Australia has rammed through another law requiring “abhorrent” video, audio or still images to be removed within an hour. This will apply to content providers both in and out of Australia as long as the content is available to Australians. Individuals and companies face jail time and/or huge fines if the content is not removed "within a reasonable time". If the content is found to be hosted in Australia then the Australian government must be alerted. This is yet another knee jerk reaction to the NZ shootings which were streamed live online.
Who is paying for someone to be awake at 3am to curate and remove this stuff?
(Score: 2) by c0lo on Thursday April 18 2019, @07:51AM (1 child)

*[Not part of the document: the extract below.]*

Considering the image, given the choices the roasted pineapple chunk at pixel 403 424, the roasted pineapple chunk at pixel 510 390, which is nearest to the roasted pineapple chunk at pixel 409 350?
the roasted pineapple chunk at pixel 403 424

Ability is not absolute, checks and balances exists.
Furthermore, "ability" != "actual exercise of ability", so your homework is offering no base for "the democracy sky is falling if you are able to block my speech".

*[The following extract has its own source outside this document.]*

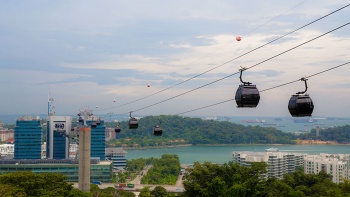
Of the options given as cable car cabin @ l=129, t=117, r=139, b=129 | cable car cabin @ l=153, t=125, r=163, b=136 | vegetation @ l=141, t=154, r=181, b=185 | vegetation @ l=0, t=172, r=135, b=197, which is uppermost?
cable car cabin @ l=129, t=117, r=139, b=129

The law doesn't impose any tool, how those who fall under the incidence of this law are going to implement it is at their own choice. I.e. geo-blocking Australia is such a mean and 100% sure the Australian government isn't going to force them to provide services in Australia.
I tabled Germany - still a democracy by the definition of the term, even if not a "full democracy" based on your Nirvana-perfection taste.

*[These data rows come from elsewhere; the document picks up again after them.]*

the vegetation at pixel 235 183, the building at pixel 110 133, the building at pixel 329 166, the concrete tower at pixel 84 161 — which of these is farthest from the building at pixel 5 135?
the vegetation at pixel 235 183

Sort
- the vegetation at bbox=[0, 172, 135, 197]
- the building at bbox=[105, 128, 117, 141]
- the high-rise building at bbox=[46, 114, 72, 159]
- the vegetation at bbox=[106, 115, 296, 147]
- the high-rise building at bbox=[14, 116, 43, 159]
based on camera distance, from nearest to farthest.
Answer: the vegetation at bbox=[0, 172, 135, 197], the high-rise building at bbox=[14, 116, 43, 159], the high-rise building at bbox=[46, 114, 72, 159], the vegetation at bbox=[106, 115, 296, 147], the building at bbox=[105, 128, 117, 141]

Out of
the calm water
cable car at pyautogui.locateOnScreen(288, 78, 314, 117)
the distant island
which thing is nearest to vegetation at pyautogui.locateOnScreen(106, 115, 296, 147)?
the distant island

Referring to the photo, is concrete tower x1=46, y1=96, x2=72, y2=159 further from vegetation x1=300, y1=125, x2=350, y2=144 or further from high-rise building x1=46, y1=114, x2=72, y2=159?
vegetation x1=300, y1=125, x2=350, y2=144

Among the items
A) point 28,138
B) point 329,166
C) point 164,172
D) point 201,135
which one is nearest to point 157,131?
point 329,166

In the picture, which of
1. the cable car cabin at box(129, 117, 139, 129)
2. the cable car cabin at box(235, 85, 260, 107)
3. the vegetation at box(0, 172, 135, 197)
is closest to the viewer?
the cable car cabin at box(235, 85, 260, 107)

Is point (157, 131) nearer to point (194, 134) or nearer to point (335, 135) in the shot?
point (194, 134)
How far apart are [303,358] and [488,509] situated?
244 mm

I'd suggest you to satisfy your sense of entitlement to absolute freedom of speech by going to shout fire in a crowded theater just to demonstrate that your freedom must trump everything, see how it goes in the "fully democratic" USA (point: limits to free speech are already ubiquitous. The difference is how these limits are defined from one country/culture to another, and I posit there's no "one side fits all" in this regard).
https://www.youtube.com/watch?v=aoFiw2jMy-0 https://soylentnews.org/~MichaelDavidCrawford
(Score: 1) by khallow on Thursday April 18 2019, @01:31PM
In other words, we're going to ignore the abuses of these policies because the courts might block it.
Second part of the first sentence contradicts the first part. "How to implement" doesn't negate "must implement".
Sorry, I don't buy it. It would be trivial for Germany to just not implement that censorship in the first place. So we have a failure in a democracy because someone expends effort to keep it there.
This is a great example of the Nirvana fallacy. Arguing that one shouldn't oppose frivolous and harmful constraints on free speech because free speech cannot be a perfect right.